RTMP vs SRT for Video Ingest

Screenshot of Norsk Studio showing an SRT input, a preview, and output to YouTube Live

Video streaming relies on various network protocols to transport content across devices. Among these, RTMP and SRT have emerged as two prominent solutions for video ingest, the process of sending media from a source (such as a live event or TV studio) to a streaming service or network. This article looks at RTMP vs. SRT for video ingest, exploring their technical foundations, unique properties, and usage considerations.

Video streaming foundations: IP, TCP, and UDP

Before we get into the specifics of SRT and RTMP, it’s important to understand how video is transmitted from one device to another on the internet. In the diagram below, both SRT and RTMP are stacked on top of other protocols in a structure known as layering, where protocols build upon other protocols to deliver data across networks.

Diagram showing internet layers from the physical at the bottom to the application layer at the top

Each layer handles a particular responsibility. At the base, we have the physical and data link layers, which deal with network interfaces and the structure of data for delivery over local networks (e.g., Ethernet or Wi-Fi). Above that is the Internet Protocol (IP), responsible for addressing and routing packets across networks. For example, you might be streaming video from a laptop on a Wi-Fi network at home, while the video service runs on servers connected via fiber in a data center. Despite the physical layer differences, both systems can exchange data reliably because they speak the same language at the IP layer, which uses its addressing system to ensure that packets know where they’re going, no matter the underlying network. 

Above the IP layer, we have the transport layer, where protocols such as TCP and UDP are the key players. These transport protocols determine how data is delivered

TCP (Transmission Control Protocol) is a transport protocol that is both reliable and connection-oriented; it guarantees that all data is delivered in the correct order and without error, and that a dedicated connection is established between the client and server before any data exchange can begin.  The connection request starts with a handshake that establishes two-way communication and confirms that the host on the other end is ready to receive data.

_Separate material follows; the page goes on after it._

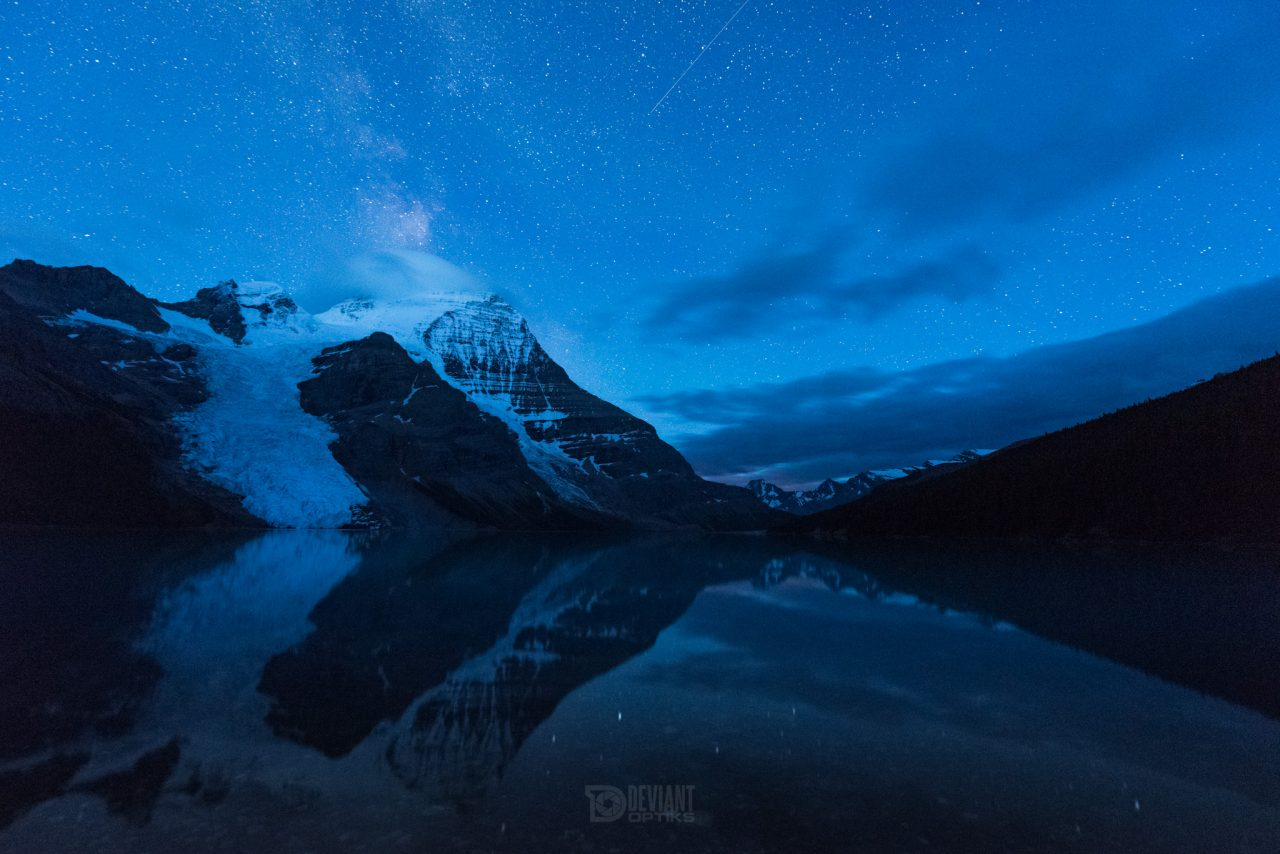 Blue hour at Berg lake with Mount Robson reflecting in the water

The sender transmits messages as a stream of bytes, and if it sends two messages in sequence, the receiving application is guaranteed to get the first one before the second. When data segments arrive out of order (something the underlying network is allowed to do!), TCP buffers the out-of-order data until all data can be re-ordered appropriately and delivered to the application. While these mechanisms are suitable for reliability, they can lead to what’s known as head-of-line blocking, where lost or delayed packets stall the delivery of subsequent packets, incurring long delays.

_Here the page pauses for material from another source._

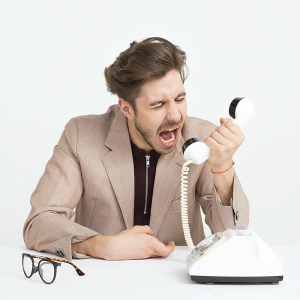 Image of man shouting down phone - image provided by Icons8 Team
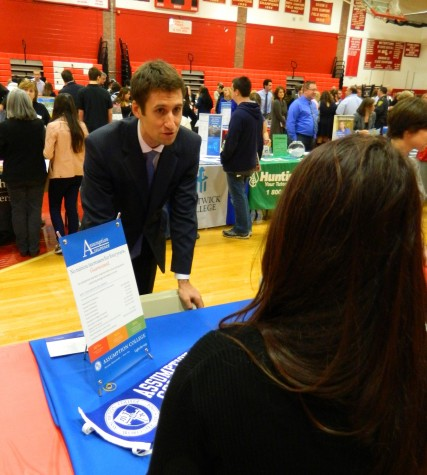 Alphabetically speaking, the Assumption College table was one of the first stops for prospective applicants at the Watertown High School College Fair on Oct. 9, 2014.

As a result, TCP on “poor” networks (i.e., one with packet drops, high latency, and/or packet re-ordering) is not always suitable for real-time applications, such as live streaming or video conferencing. This is where UDP-based protocols can excel.

Unlike TCP, UDP (User Datagram Protocol) is a connectionless protocol, meaning the sender transmits messages without establishing a connection or providing any delivery guarantees. UDP sends data as individual packets called datagrams, and there’s no guarantee that they’ll arrive in order, or even arrive at all; this is unreliable, but, counterintuitively, it’s precisely what makes it potentially attractive to real-time applications.

Imagine you’re in a live video call. If a single video frame is dropped or delayed, it’s usually better to skip it and move on than to pause the stream while waiting for the dropped frame to be re-transmitted. UDP enables this type of communication, making it ideal for scenarios such as live streaming, VoIP, and gaming, where low latency is more important than perfect delivery. 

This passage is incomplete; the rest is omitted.